しかしここで勝手に羨ましがっては先輩の風上にも置けない。ぐっと堪えていると少女が言った。
「何を言う。純粋に見たかっただけだぞ? 存外よく似合っているではないか、ロアーナレディスでも思ったがお前は服を着る才能がある」
「そういうこと言うのはヨルシャミだけだよ……」
ネロ目線から見ても似合っていると思うのだが、俺だってそう思うぞ! などと言いながら話に混ざったら不審に思われるだろうか。というか制服姿を見ている時間はこっちのほうが長いのだからもっと正確な判断を下せるのに、などと変な先輩風が心の中に吹く。
「とりあえず僕は仕事に戻るよ」
「うむ、……ここの料理も気に入った。後でシズカたちにも勧めるか」
「さすがに母親に来られるのは何か恥ずかしいからやめてくれ……!」
去りかけるも、ヨルシャミという名の少女の呟きを拾ったらしい伊織は慌てて釘を刺した。
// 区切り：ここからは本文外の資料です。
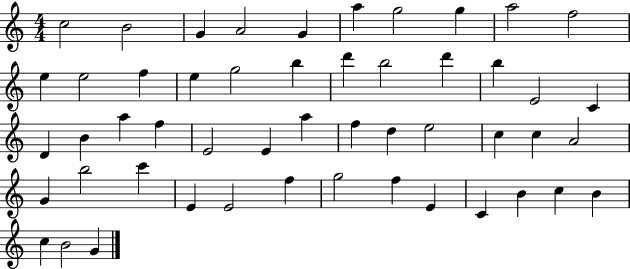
{
  \clef treble
  \numericTimeSignature
  \time 4/4
  \key c \major
  c''2 b'2 | g'4 a'2 g'4 | a''4 g''2 g''4 | a''2 f''2 | \break e''4 e''2 f''4 | e''4 g''2 b''4 | d'''4 b''2 d'''4 | b''4 e'2 c'4 | \break d'4 b'4 a''4 f''4 | e'2 e'4 a''4 | f''4 d''4 e''2 | c''4 c''4 a'2 | \break g'4 b''2 c'''4 | e'4 e'2 f''4 | g''2 f''4 e'4 | c'4 b'4 c''4 b'4 | \break c''4 b'2 g'4 | \bar "|."
}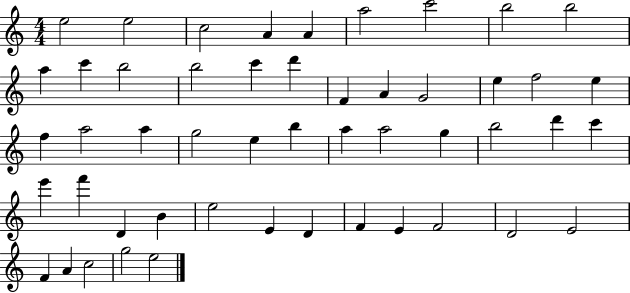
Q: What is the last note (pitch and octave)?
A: E5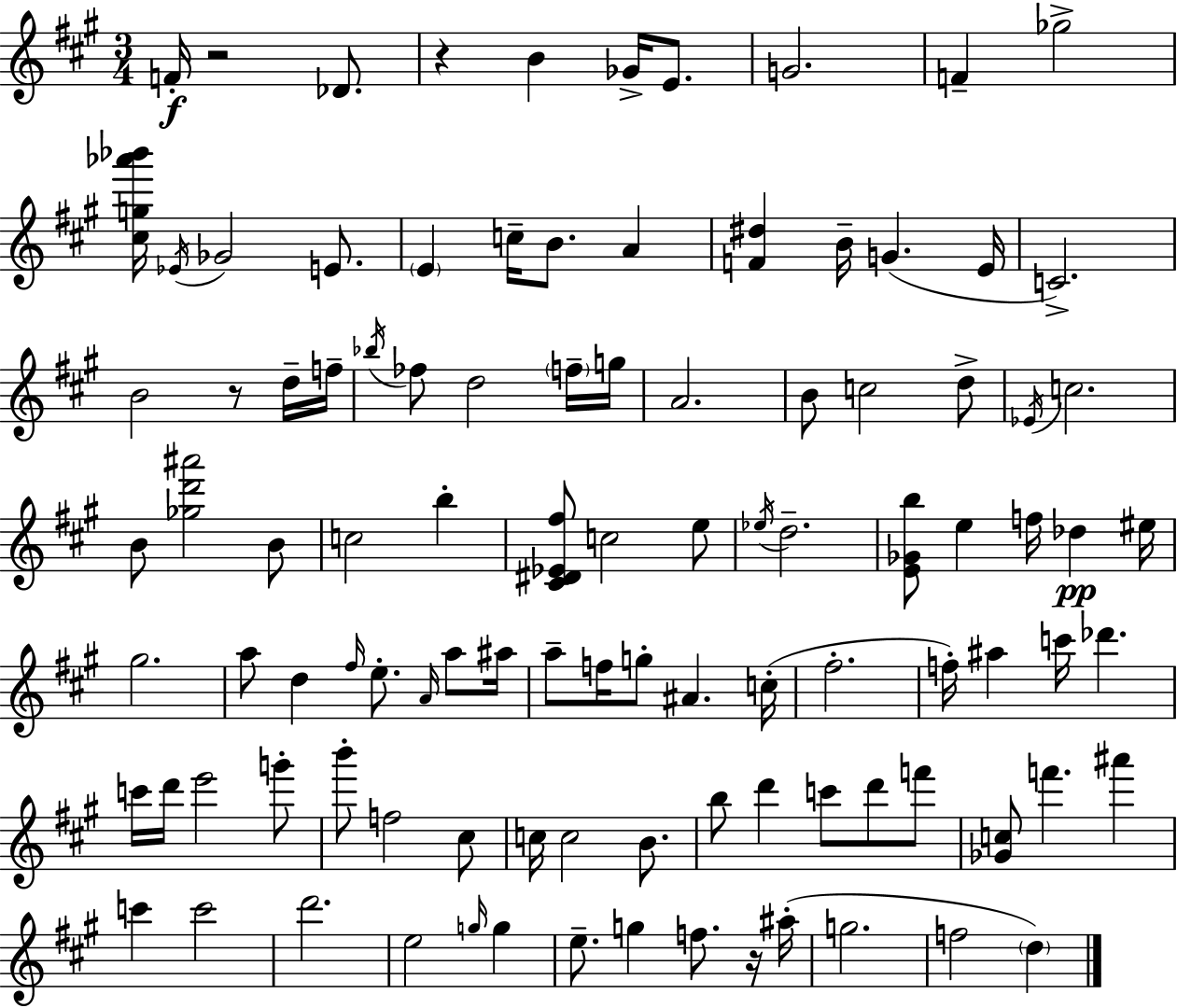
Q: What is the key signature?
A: A major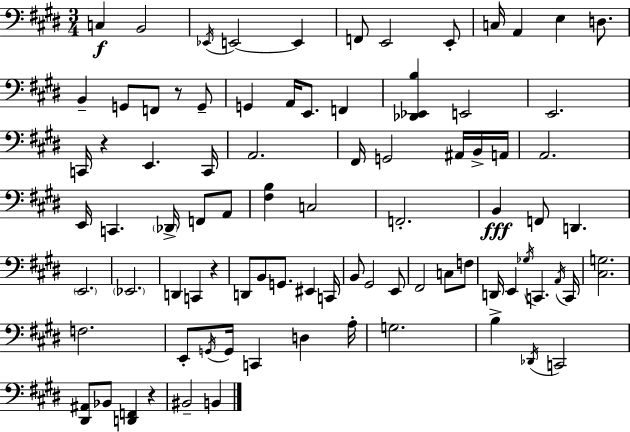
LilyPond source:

{
  \clef bass
  \numericTimeSignature
  \time 3/4
  \key e \major
  c4\f b,2 | \acciaccatura { ees,16 } e,2~~ e,4 | f,8 e,2 e,8-. | c16 a,4 e4 d8. | \break b,4-- g,8 f,8 r8 g,8-- | g,4 a,16 e,8. f,4 | <des, ees, b>4 e,2 | e,2. | \break c,16 r4 e,4. | c,16 a,2. | fis,16 g,2 ais,16 b,16-> | a,16 a,2. | \break e,16 c,4. \parenthesize des,16-> f,8 a,8 | <fis b>4 c2 | f,2.-. | b,4\fff f,8 d,4. | \break \parenthesize e,2. | \parenthesize ees,2. | d,4 c,4 r4 | d,8 b,8 g,8. eis,4 | \break c,16 b,8 gis,2 e,8 | fis,2 c8 f8 | d,16 e,4 \acciaccatura { ges16 } c,4. | \acciaccatura { a,16 } c,16 <cis g>2. | \break f2. | e,8-. \acciaccatura { g,16 } g,16 c,4 d4 | a16-. g2. | b4-> \acciaccatura { des,16 } c,2 | \break <dis, ais,>8 bes,8 <d, f,>4 | r4 bis,2-- | b,4 \bar "|."
}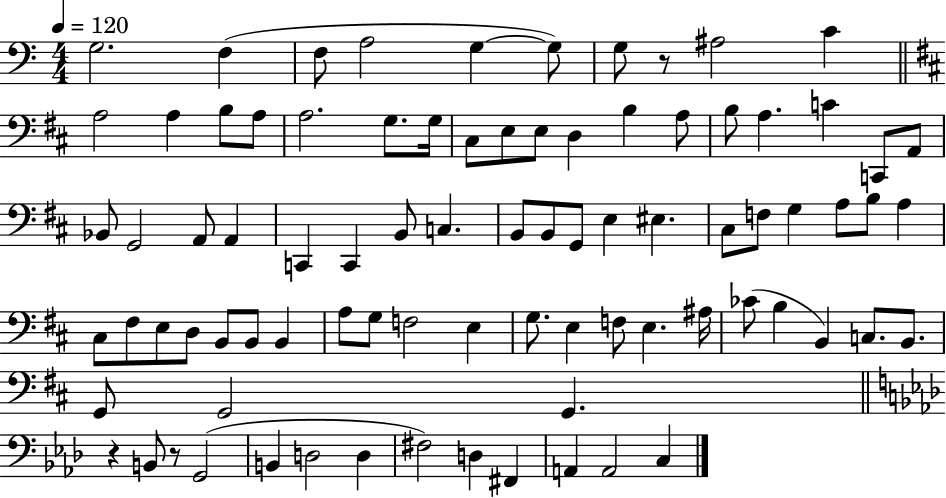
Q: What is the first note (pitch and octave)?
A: G3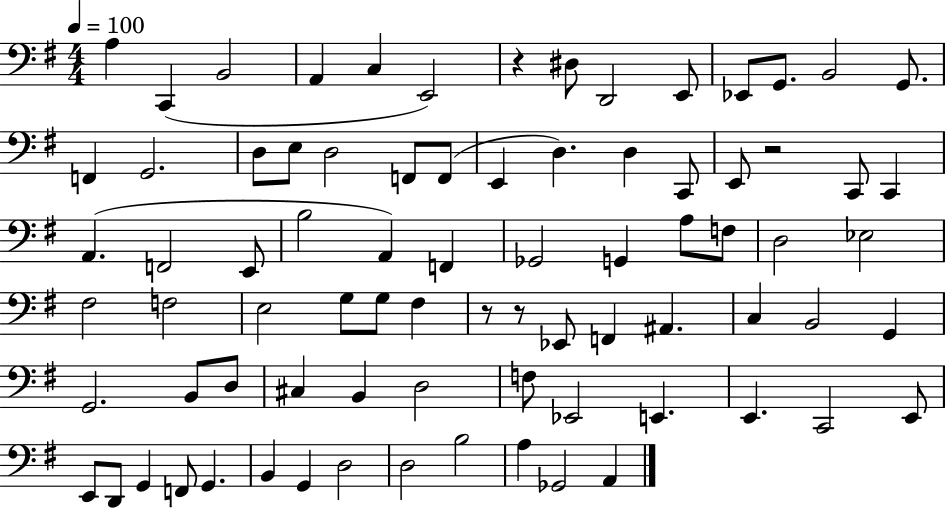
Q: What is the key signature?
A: G major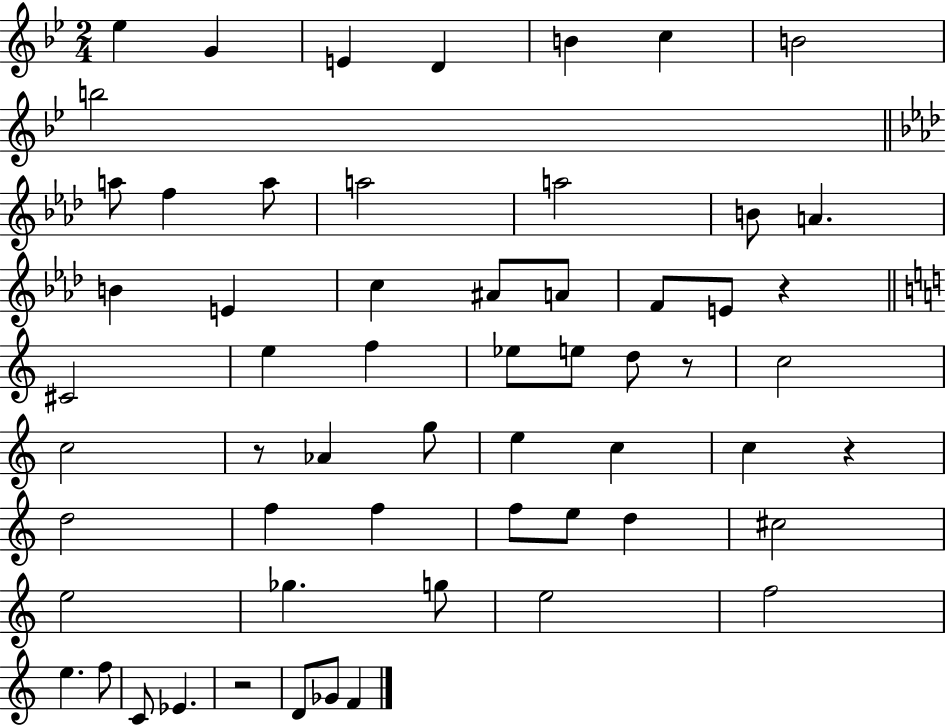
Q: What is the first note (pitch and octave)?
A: Eb5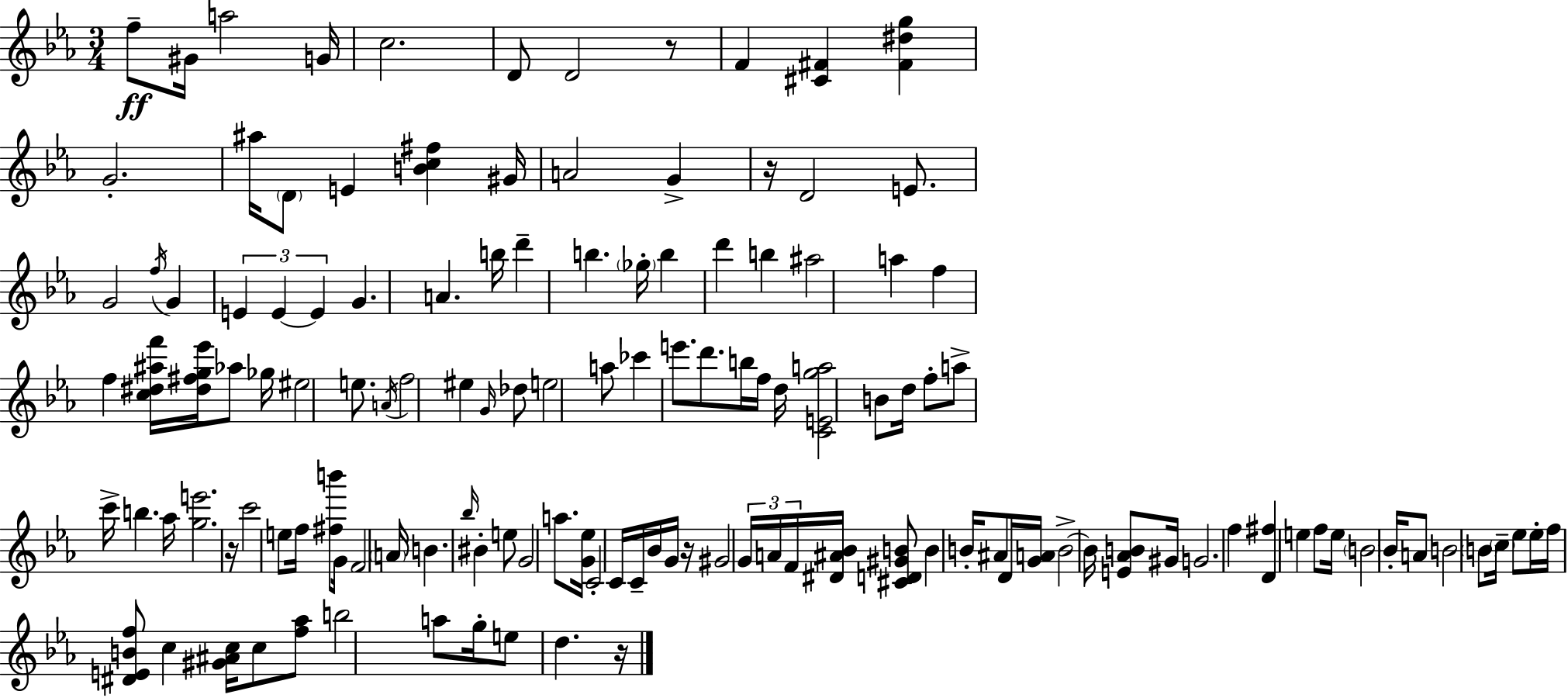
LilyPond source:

{
  \clef treble
  \numericTimeSignature
  \time 3/4
  \key ees \major
  \repeat volta 2 { f''8--\ff gis'16 a''2 g'16 | c''2. | d'8 d'2 r8 | f'4 <cis' fis'>4 <fis' dis'' g''>4 | \break g'2.-. | ais''16 \parenthesize d'8 e'4 <b' c'' fis''>4 gis'16 | a'2 g'4-> | r16 d'2 e'8. | \break g'2 \acciaccatura { f''16 } g'4 | \tuplet 3/2 { e'4 e'4~~ e'4 } | g'4. a'4. | b''16 d'''4-- b''4. | \break \parenthesize ges''16-. b''4 d'''4 b''4 | ais''2 a''4 | f''4 f''4 <c'' dis'' ais'' f'''>16 <dis'' fis'' g'' ees'''>16 aes''8 | ges''16 eis''2 e''8. | \break \acciaccatura { a'16 } f''2 eis''4 | \grace { g'16 } des''8 e''2 | a''8 ces'''4 e'''8. d'''8. | b''16 f''16 d''16 <c' e' g'' a''>2 | \break b'8 d''16 f''8-. a''8-> c'''16-> b''4. | aes''16 <g'' e'''>2. | r16 c'''2 | e''8 f''16 <fis'' b'''>8 g'16 f'2 | \break \parenthesize a'16 b'4. \grace { bes''16 } bis'4-. | e''8 g'2 | a''8. <g' ees''>16 c'2-. | c'16 c'16-- bes'16 g'16 r16 gis'2 | \break \tuplet 3/2 { g'16 a'16 f'16 } <dis' ais' bes'>16 <cis' d' gis' b'>8 b'4 b'16-. | ais'8 d'16 <g' a'>16 b'2->~~ | b'16 <e' aes' b'>8 gis'16 g'2. | f''4 <d' fis''>4 | \break e''4 f''8 e''16 \parenthesize b'2 | bes'16-. a'8 b'2 | \parenthesize b'8 \parenthesize c''16-- ees''8 ees''16-. f''16 <dis' e' b' f''>8 c''4 | <gis' ais' c''>16 c''8 <f'' aes''>8 b''2 | \break a''8 g''16-. e''8 d''4. | r16 } \bar "|."
}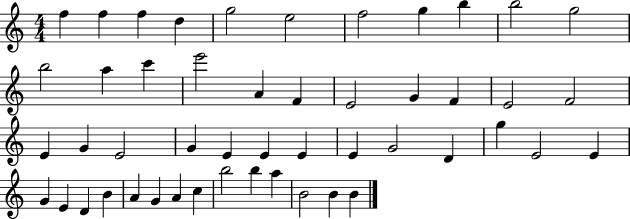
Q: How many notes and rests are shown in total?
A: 49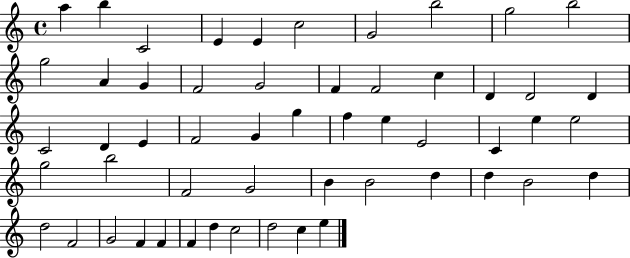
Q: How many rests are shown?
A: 0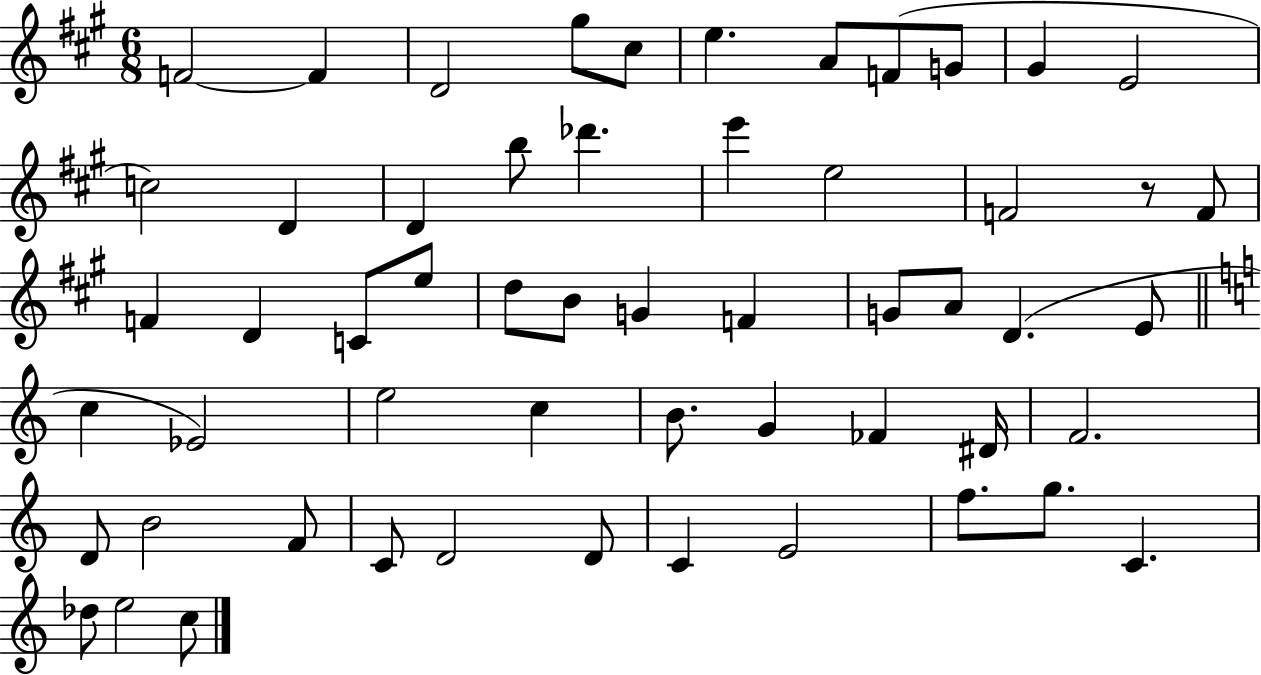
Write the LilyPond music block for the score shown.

{
  \clef treble
  \numericTimeSignature
  \time 6/8
  \key a \major
  f'2~~ f'4 | d'2 gis''8 cis''8 | e''4. a'8 f'8( g'8 | gis'4 e'2 | \break c''2) d'4 | d'4 b''8 des'''4. | e'''4 e''2 | f'2 r8 f'8 | \break f'4 d'4 c'8 e''8 | d''8 b'8 g'4 f'4 | g'8 a'8 d'4.( e'8 | \bar "||" \break \key a \minor c''4 ees'2) | e''2 c''4 | b'8. g'4 fes'4 dis'16 | f'2. | \break d'8 b'2 f'8 | c'8 d'2 d'8 | c'4 e'2 | f''8. g''8. c'4. | \break des''8 e''2 c''8 | \bar "|."
}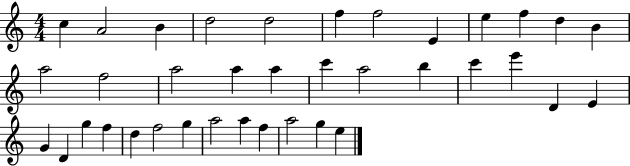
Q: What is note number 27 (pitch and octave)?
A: G5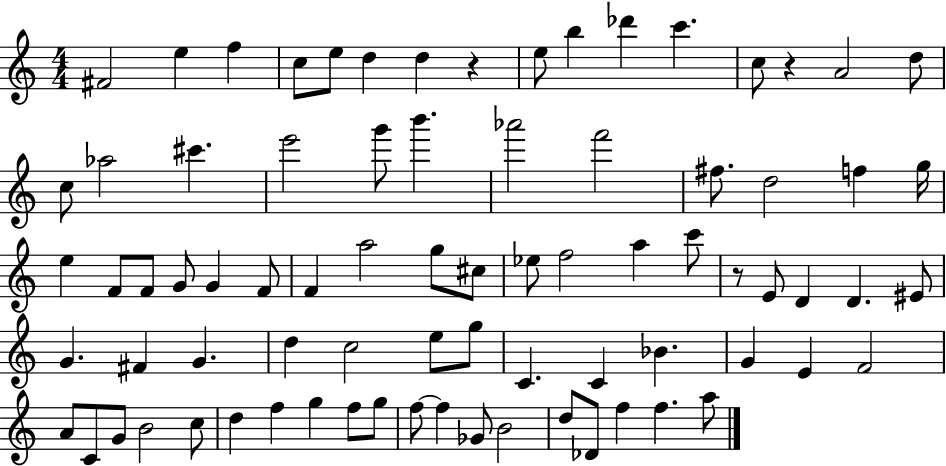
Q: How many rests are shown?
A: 3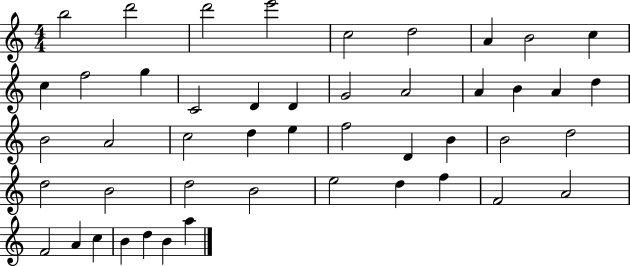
X:1
T:Untitled
M:4/4
L:1/4
K:C
b2 d'2 d'2 e'2 c2 d2 A B2 c c f2 g C2 D D G2 A2 A B A d B2 A2 c2 d e f2 D B B2 d2 d2 B2 d2 B2 e2 d f F2 A2 F2 A c B d B a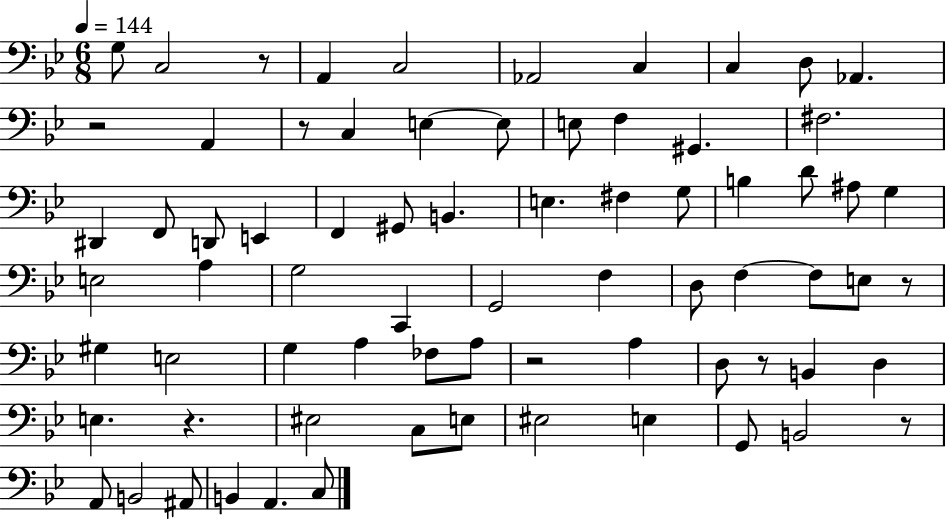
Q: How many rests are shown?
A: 8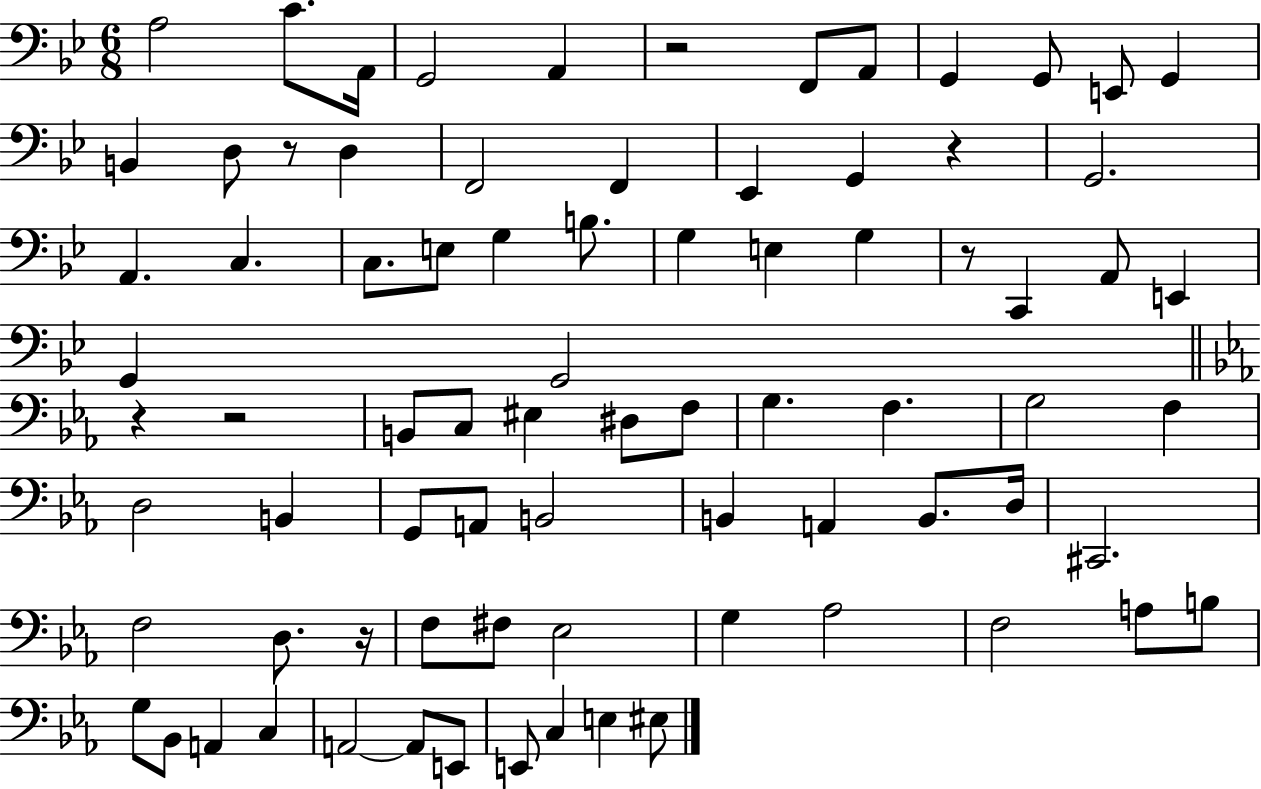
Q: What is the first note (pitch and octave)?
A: A3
(母親……家族ぐるみで美少女と旅してる、だと……!?)
ヨルシャミとは親公認の何だか羨ましい関係だったりするのだろうか。だってあれだけ親しいのだ。
そんな想像をしたネロは結局勝手に羨ましがることになった。
「……あっ、ネロさん。おしぼりの替えってどこにしまってありましたっけ?」
そんな如何ともし難い心情に悶えているところに伊織が駆け寄ってきてそう訊ねる。
せめてもう数十秒そっとしておいてほしかった。
「イオリ……お前は敵だ……!」
「ん!? 僕何かしました!?」
「あとおしぼりの替えは突き当りの二番目の戸棚だ……!」
「よ、よくわからないけど教えてはくれるんですね!?」
ありがとうございます、と律儀にもお礼を言って去っていく伊織の背中を見送り、ネロは伊織の代わりに自分の頭をごつんと殴った。